Lorsque l'entreprise a soulevé que la situation était «particulière», la SAAQ aurait répondu qu'il s'agissait d'un procédé «parfaitement légal» et «couramment utilisé» dans les ministères et des sociétés d'État. L'entreprise a accepté cette explication puisqu'il s'agissait de son premier contrat gouvernemental.

«Nous ne pouvons pas faire de commentaires sur le contenu de la poursuite, mais les appels d'offres sont réalisés en respectant à la lettre le processus prévu par la loi», dit François Rémillard, porte-parole de la SAAQ. La société d'État déposera sous peu sa défense en cour. Le ministre responsable de la SAAQ, Sam Hamad, n'a pas voulu commenter le dossier.

Deux appels d'offres et une guerre interne

Après une première rencontre en mars 2007, la SAAQ et Etiah H. Entreprises ont travaillé sur un premier appel d'offres qui s'est terminé le 29 octobre 2007. Il a finalement été annulé car Etiah H. Entreprises avait oublié d'inscrire le prix dans sa soumission pour un progiciel de gestion intégrée.

Selon la poursuite, la SAAQ aurait organisé une réunion avec l'entreprise le lendemain de la fin du premier appel d'offres afin de lui «expliquer (ses) erreurs» et de l'aider à préparer sa prochaine soumission. Les fonctionnaires auraient notamment indiqué «les prix qui devaient y apparaître, le tout dans le but de remporter ce second appel d'offres». Ils voulaient une réduction du prix de 170 000$.

Le deuxième appel d'offres, terminé le 24 novembre 2007, a été remporté par Etiah H. Entreprises. Le contrat a été signé en mars 2008. À la fin de la période d'essais en juin 2008, la SAAQ aurait demandé à Etiah H. Entreprises de changer la nature du contrat. Au lieu d'un logiciel de facturation, la SAAQ voulait dorénavant un logiciel pour l'ensemble de ses activités sans augmenter son budget de 1,2 million.

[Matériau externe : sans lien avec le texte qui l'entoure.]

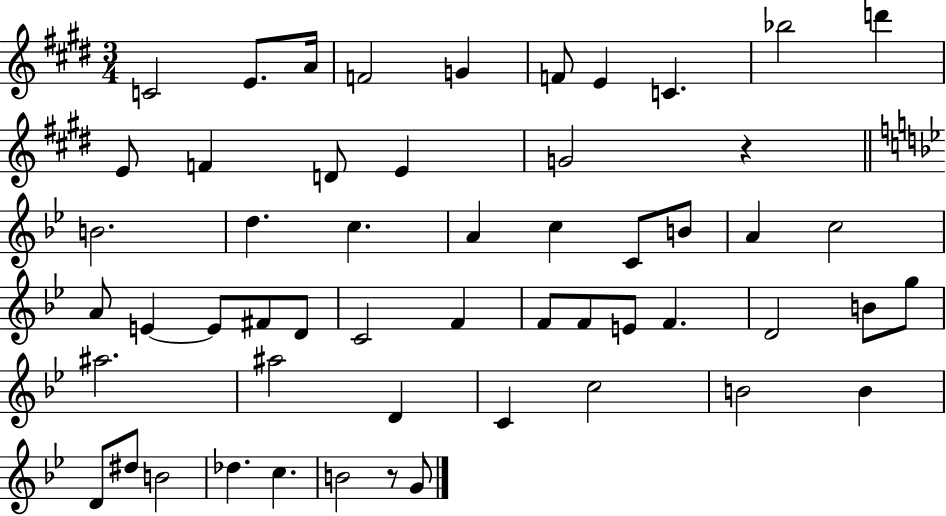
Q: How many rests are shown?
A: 2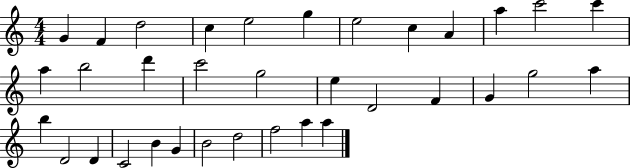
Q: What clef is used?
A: treble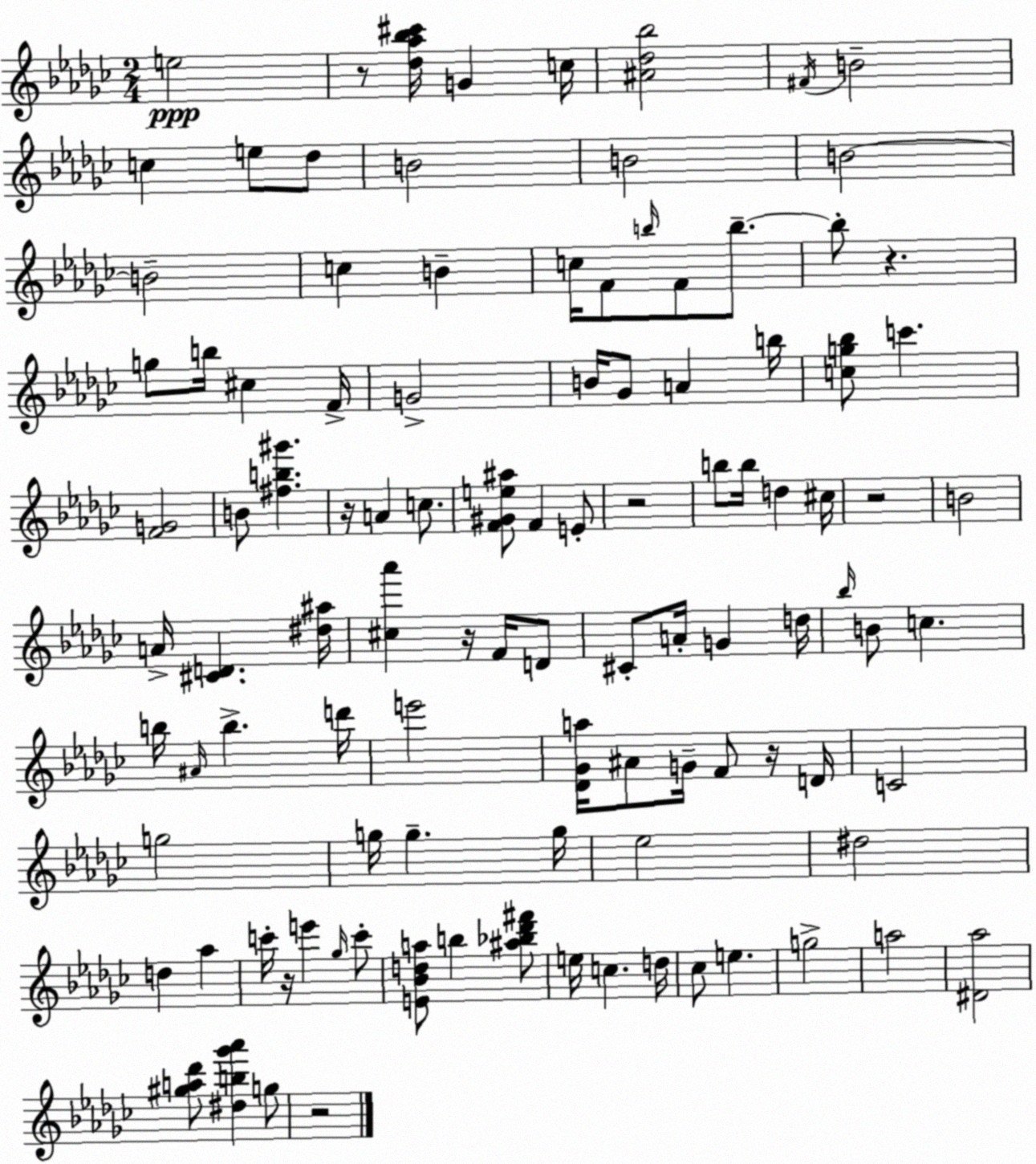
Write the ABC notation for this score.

X:1
T:Untitled
M:2/4
L:1/4
K:Ebm
e2 z/2 [_d_a_b^c']/4 G c/4 [^A_d_b]2 ^F/4 B2 c e/2 _d/2 B2 B2 B2 B2 c B c/4 F/2 b/4 F/2 b/2 b/2 z g/2 b/4 ^c F/4 G2 B/4 _G/2 A b/4 [cg_b]/2 c' [FG]2 B/2 [^fb^g'] z/4 A c/2 [F^Ge^a]/2 F E/2 z2 b/2 b/4 d ^c/4 z2 B2 A/4 [^CD] [^d^a]/4 [^c_a'] z/4 F/4 D/2 ^C/2 A/4 G d/4 _b/4 B/2 c b/4 ^A/4 b d'/4 e'2 [_D_Ga]/4 ^A/2 G/4 F/2 z/4 D/4 C2 g2 g/4 g g/4 _e2 ^d2 d _a c'/4 z/4 e' _g/4 c'/2 [E_Bda]/2 b [^a_b_d'^f']/2 e/4 c d/4 _c/2 e g2 a2 [^D_a]2 [^ga_d']/2 [^db_g'_a'] g/2 z2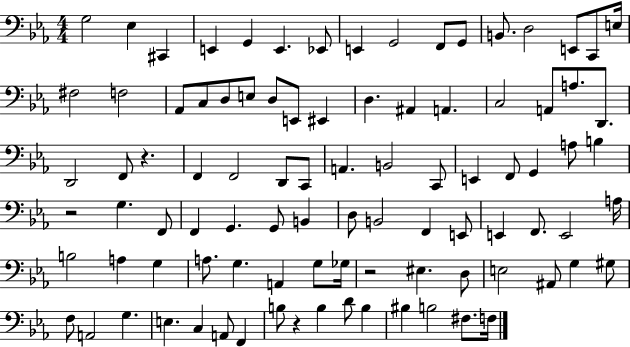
{
  \clef bass
  \numericTimeSignature
  \time 4/4
  \key ees \major
  g2 ees4 cis,4 | e,4 g,4 e,4. ees,8 | e,4 g,2 f,8 g,8 | b,8. d2 e,8 c,8 e16 | \break fis2 f2 | aes,8 c8 d8 e8 d8 e,8 eis,4 | d4. ais,4 a,4. | c2 a,8 a8. d,8. | \break d,2 f,8 r4. | f,4 f,2 d,8 c,8 | a,4. b,2 c,8 | e,4 f,8 g,4 a8 b4 | \break r2 g4. f,8 | f,4 g,4. g,8 b,4 | d8 b,2 f,4 e,8 | e,4 f,8. e,2 a16 | \break b2 a4 g4 | a8. g4. a,4 g8 ges16 | r2 eis4. d8 | e2 ais,8 g4 gis8 | \break f8 a,2 g4. | e4. c4 a,8 f,4 | b8 r4 b4 d'8 b4 | bis4 b2 fis8. f16 | \break \bar "|."
}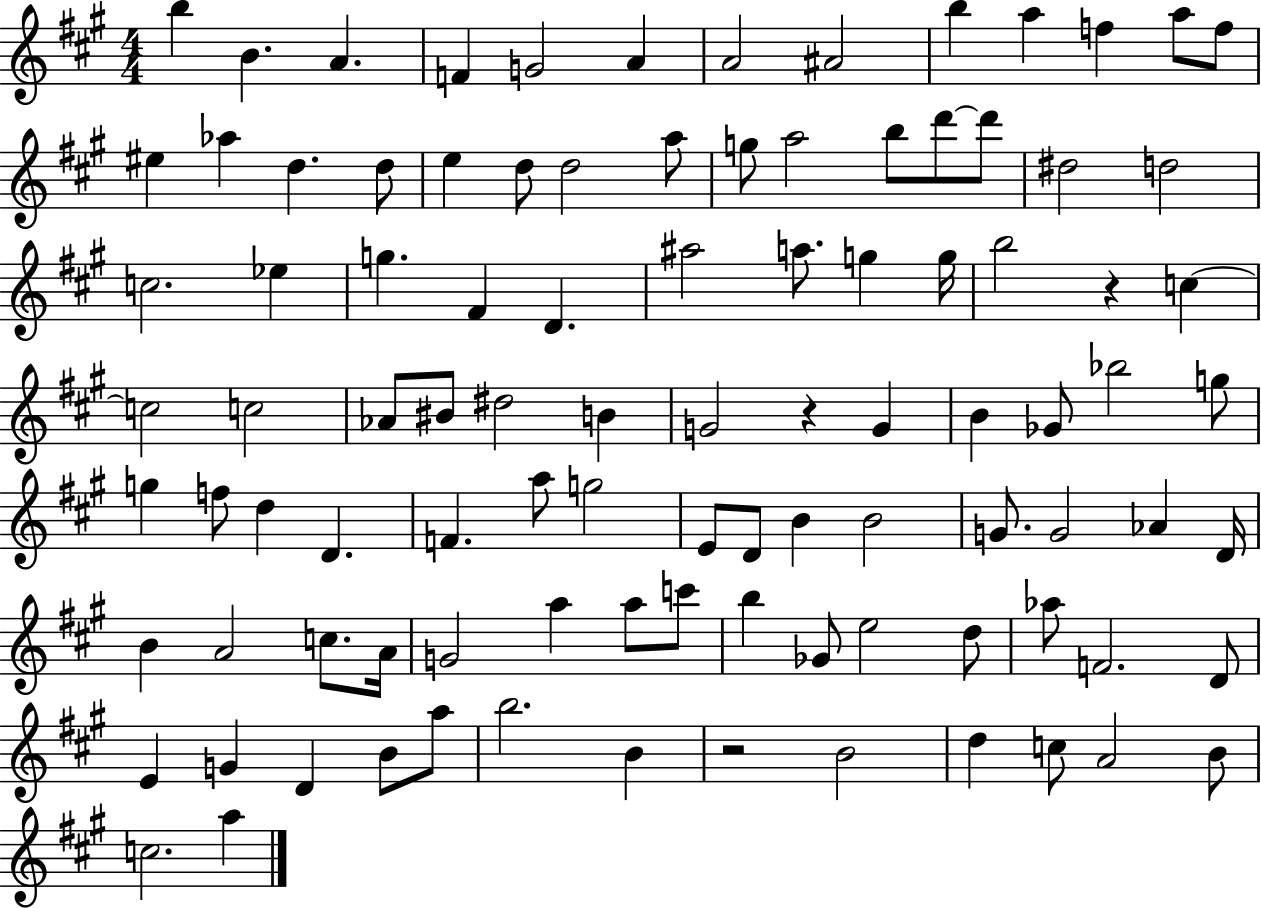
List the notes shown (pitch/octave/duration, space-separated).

B5/q B4/q. A4/q. F4/q G4/h A4/q A4/h A#4/h B5/q A5/q F5/q A5/e F5/e EIS5/q Ab5/q D5/q. D5/e E5/q D5/e D5/h A5/e G5/e A5/h B5/e D6/e D6/e D#5/h D5/h C5/h. Eb5/q G5/q. F#4/q D4/q. A#5/h A5/e. G5/q G5/s B5/h R/q C5/q C5/h C5/h Ab4/e BIS4/e D#5/h B4/q G4/h R/q G4/q B4/q Gb4/e Bb5/h G5/e G5/q F5/e D5/q D4/q. F4/q. A5/e G5/h E4/e D4/e B4/q B4/h G4/e. G4/h Ab4/q D4/s B4/q A4/h C5/e. A4/s G4/h A5/q A5/e C6/e B5/q Gb4/e E5/h D5/e Ab5/e F4/h. D4/e E4/q G4/q D4/q B4/e A5/e B5/h. B4/q R/h B4/h D5/q C5/e A4/h B4/e C5/h. A5/q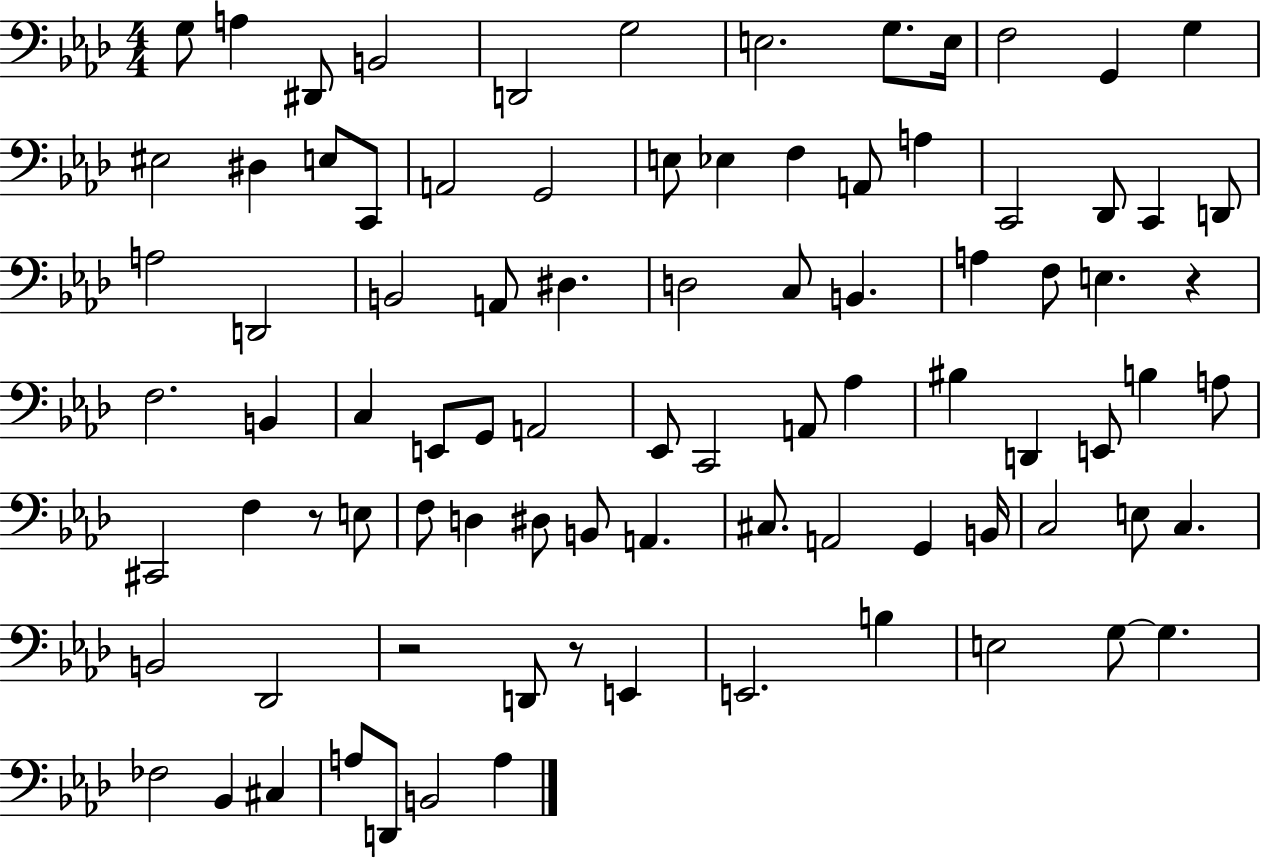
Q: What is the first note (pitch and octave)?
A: G3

Selon la poursuite, l'entreprise se retrouvait au centre d'un conflit entre deux vice-présidents de la SAAQ, François Binette et Jean-Yves Fortin. «Les gens se battaient entre eux. Il y avait une guerre entre les équipes», dit Gratien Etiah dans un entretien. Joint par La Presse Affaires, Jean-Yves Fortin, qui ignorait la poursuite contre la SAAQ, n'a pas voulu faire de commentaires.

Au cours de l'automne 2008, la SAAQ se serait plainte du travail d'Etiah H. Entreprises, notamment de la qualité du français dans les documents soumis. La SAAQ lui aurait demandé «d'écrire dans un français d'Amérique du Nord».

Gratien Etiah, président et actionnaire majoritaire de l'entreprise, est originaire de la Côte d'Ivoire. Il vit au Québec depuis 2001, année où il a fondé Etiah H. Entreprises. L'entreprise compte parmi ses clients la chaîne québécoise de vêtements Tristan, laquelle se dit satisfaite de ses services selon son directeur informatique, Mohammed Faour.

Le 6 août 2009, la SAAQ résilie le contrat la liant à Etiah H. Entreprises. Celle-ci allègue en cour que 80 % des travaux ont été réalisés mais qu'elle n'a été payée qu'à 18 %. Elle réclame 1,7 million de dollars à la SAAQ. «Ils ont agi comme s'ils voulaient que le contrat ne s'exécute jamais, en plus de ne pas me payer. Ils ont résilié le contrat pour le remettre à CGI», dit Gratien Etiah à La Presse Affaires. La SAAQ refuse de confirmer si CGI a obtenu le mandat après la résiliation du contrat avec Etiah H. Entreprises.